Re: Stage Richard MILLER
DE | : | Alain Zürcher |
LE | : | 21/06/2003 à 15:59 GMT |
Christian Guérin a écrit :
<< J'ai eu grand plaisir à participer au stage de technique vocale donné par
Richard MILLER à Dunkerque >>
Merci pour vos remarques ! Je suis étonné de son succès public, car au CNSM
il n'avait attiré presque personne. Il est vrai qu'il fallait se glisser
parmi les élèves et les profs, puisque c'était en principe "privé". Comme
d'habitude dans cette institution, les élèves s'en fichaient un peu et
avaient autre chose à faire, et les profs "non millériens" ont royalement
snobé sa masterclasse, apparemment surtout sollicitée par Dumé et Le Bris.
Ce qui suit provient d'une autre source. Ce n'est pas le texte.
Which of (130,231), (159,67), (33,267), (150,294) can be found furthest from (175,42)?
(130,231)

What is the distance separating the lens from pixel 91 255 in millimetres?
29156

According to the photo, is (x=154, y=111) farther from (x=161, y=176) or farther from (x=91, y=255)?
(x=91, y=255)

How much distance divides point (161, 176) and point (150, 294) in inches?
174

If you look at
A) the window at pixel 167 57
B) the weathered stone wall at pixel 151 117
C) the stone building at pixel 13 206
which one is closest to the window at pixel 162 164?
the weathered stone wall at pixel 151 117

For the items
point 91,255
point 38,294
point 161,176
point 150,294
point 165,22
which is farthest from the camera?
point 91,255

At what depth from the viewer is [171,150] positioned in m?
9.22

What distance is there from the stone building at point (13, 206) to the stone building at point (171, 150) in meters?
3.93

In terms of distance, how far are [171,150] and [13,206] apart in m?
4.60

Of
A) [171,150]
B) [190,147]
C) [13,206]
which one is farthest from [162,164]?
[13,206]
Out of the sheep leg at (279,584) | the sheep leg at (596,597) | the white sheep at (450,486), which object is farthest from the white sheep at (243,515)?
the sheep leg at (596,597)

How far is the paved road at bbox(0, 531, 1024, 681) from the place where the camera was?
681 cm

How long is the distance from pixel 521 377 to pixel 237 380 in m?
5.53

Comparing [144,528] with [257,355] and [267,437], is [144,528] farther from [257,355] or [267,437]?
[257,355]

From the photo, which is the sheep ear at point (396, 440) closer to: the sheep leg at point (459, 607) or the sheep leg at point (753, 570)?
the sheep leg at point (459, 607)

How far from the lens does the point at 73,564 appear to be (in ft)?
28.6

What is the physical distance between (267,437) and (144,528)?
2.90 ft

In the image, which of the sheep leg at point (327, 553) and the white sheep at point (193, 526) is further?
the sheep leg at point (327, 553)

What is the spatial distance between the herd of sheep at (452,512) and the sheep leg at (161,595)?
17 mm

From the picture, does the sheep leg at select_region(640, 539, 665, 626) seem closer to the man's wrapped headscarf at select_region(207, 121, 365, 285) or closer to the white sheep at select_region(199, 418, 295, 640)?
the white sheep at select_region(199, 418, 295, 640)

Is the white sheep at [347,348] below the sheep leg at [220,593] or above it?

J'avais quand même été choqué par son aigreur et son manque de pédagogie vis
à vis de certains élèves, qu'il accusait pratiquement de faire exprès de ne
pas comprendre et appliquer ce qu'il demandait ! Mais être confronté à un
relatif désintérêt, sans que personne n'enregistre sa masterclasse ou ne
prenne même de notes (sauf moi, comme d'habitude ! :-), ce devait être
énervant quand on a sa réputation.
<< 1/ sur la respiration, il montre que ses côtes continuent de s'élargir
alors
qu'il commence à chanter; mais il n'explique pas d'où vient l'air ainsi
expiré, car sa bedaine cache ses abdominaux, lesquels, il faut bien
l'admettre, repoussent le diaphragme pour faire sortir l'air. >>
Sur le diaphragme et les abdominaux, c'est vrai qu'il n'a jamais été
clair... D'un côté il parle de "lotta vocale" et donc d'antagonisme, mais
comme par ailleurs il refuse d'accepter que l'on puisse agir volontairement
et directement sur le diaphragme, il réussit le tour de force, dans Training
Tenor Voices, de parler d'antagonisme sans parler du diaphragme
(inspirateur) en tant qu'antagoniste des abdominaux (expirateurs).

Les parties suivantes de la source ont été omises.